|Very Slight Stories | Like short stories, only shorter.||
Tuesday, November 25, 2008
How my career began
I left school at the age of ten and I became a journalist. The editor of the newspaper I worked for used to assess current events from the point of view of a nineteenth century man looking into the future. This was really just a way to excuse his sexist attitudes. He was surprisingly old-fashioned for someone so young (he was only sixteen). At lunchtime every day, all of the journalists from the paper used to go to a dimly-lit restaurant that was always overcrowded, despite the poor quality of the food, and the bare wooden tables that looked as if they were never cleaned. I tried to avoid looking at the floor, but I always had to clean my shoes after leaving the place. Every day we could hear women selling vegetables on the street outside. They were journalists as well.
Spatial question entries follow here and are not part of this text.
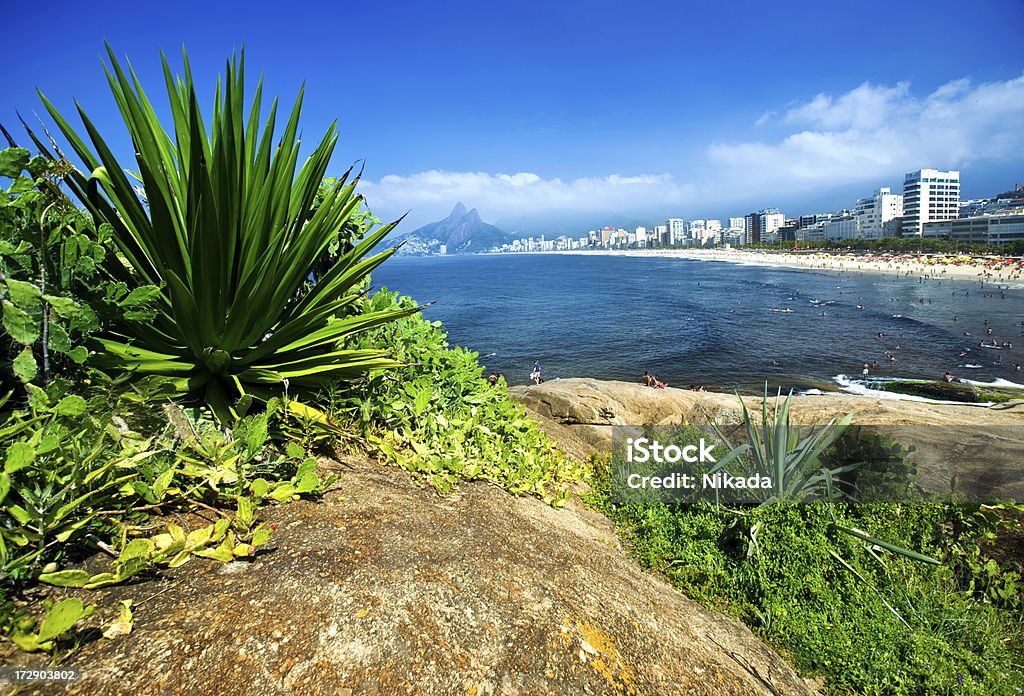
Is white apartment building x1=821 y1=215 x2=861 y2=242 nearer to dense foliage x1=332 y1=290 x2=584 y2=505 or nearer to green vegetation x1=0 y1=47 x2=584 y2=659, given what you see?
dense foliage x1=332 y1=290 x2=584 y2=505

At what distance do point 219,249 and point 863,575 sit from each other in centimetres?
522

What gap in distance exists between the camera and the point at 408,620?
206 cm

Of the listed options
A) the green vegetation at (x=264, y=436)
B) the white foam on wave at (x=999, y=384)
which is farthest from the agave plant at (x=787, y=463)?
the white foam on wave at (x=999, y=384)

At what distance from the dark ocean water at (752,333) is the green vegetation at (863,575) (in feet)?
73.5

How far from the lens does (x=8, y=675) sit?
1413 mm

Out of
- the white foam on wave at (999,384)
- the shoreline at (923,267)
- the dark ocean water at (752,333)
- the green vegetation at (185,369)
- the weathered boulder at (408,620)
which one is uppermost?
the green vegetation at (185,369)

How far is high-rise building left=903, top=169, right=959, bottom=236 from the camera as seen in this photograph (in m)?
159

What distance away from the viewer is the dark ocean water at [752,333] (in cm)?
2978

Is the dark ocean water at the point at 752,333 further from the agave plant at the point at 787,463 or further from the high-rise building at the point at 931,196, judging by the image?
the high-rise building at the point at 931,196

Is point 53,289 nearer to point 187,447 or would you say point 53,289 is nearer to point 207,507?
point 187,447

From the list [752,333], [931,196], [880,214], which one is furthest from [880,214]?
[752,333]

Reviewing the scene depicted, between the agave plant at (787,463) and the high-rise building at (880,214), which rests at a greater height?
the high-rise building at (880,214)

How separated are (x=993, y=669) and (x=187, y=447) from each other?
198 inches

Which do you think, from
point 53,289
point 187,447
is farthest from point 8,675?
point 53,289
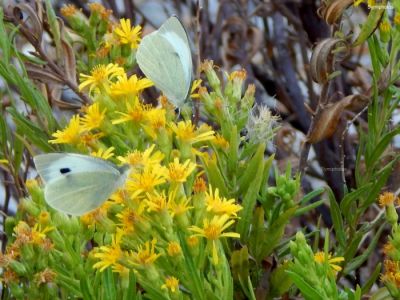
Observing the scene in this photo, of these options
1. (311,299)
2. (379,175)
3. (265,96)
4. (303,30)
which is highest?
(311,299)

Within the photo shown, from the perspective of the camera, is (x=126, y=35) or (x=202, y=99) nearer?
(x=202, y=99)

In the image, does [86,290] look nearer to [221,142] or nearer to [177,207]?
[177,207]

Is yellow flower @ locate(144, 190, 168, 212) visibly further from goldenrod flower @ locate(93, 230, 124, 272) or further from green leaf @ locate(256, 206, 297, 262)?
green leaf @ locate(256, 206, 297, 262)

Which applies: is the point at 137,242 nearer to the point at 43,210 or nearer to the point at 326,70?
the point at 43,210

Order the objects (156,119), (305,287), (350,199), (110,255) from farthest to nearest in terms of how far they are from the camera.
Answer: (350,199)
(156,119)
(110,255)
(305,287)

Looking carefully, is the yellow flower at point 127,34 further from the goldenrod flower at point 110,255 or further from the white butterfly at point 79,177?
the goldenrod flower at point 110,255

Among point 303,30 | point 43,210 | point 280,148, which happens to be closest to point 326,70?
point 43,210

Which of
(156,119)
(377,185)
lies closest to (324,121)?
(377,185)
My first assignment was to interview a former sporting great called Seamus. He had played Gaelic football, hurling, table tennis and cricket, he'd run marathons, he had a brief career as a professional boxer and he'd represented his country at canoeing, badminton, wrestling and gymnastics. He'd gladly talk to any journalist, and he'd tell tall tales of his sporting days, such as the story about the time he played a football match with a broken arm and he had to keep running because a demon was trying to set his shorts on fire.
I wasn't really listening to him. As he spoke I was drawing a picture of a van. When he finished telling his sporting stories he went to the window and he looked out at the horizon. "When I was your age," he said, "the summers were much longer, and so were the days. I could play five or six matches a day and still find time to climb a mountain, build a raft and poke a leprechaun with a stick. Every August I'd spend two weeks at my aunt's house. I remember watching the lightning shows..."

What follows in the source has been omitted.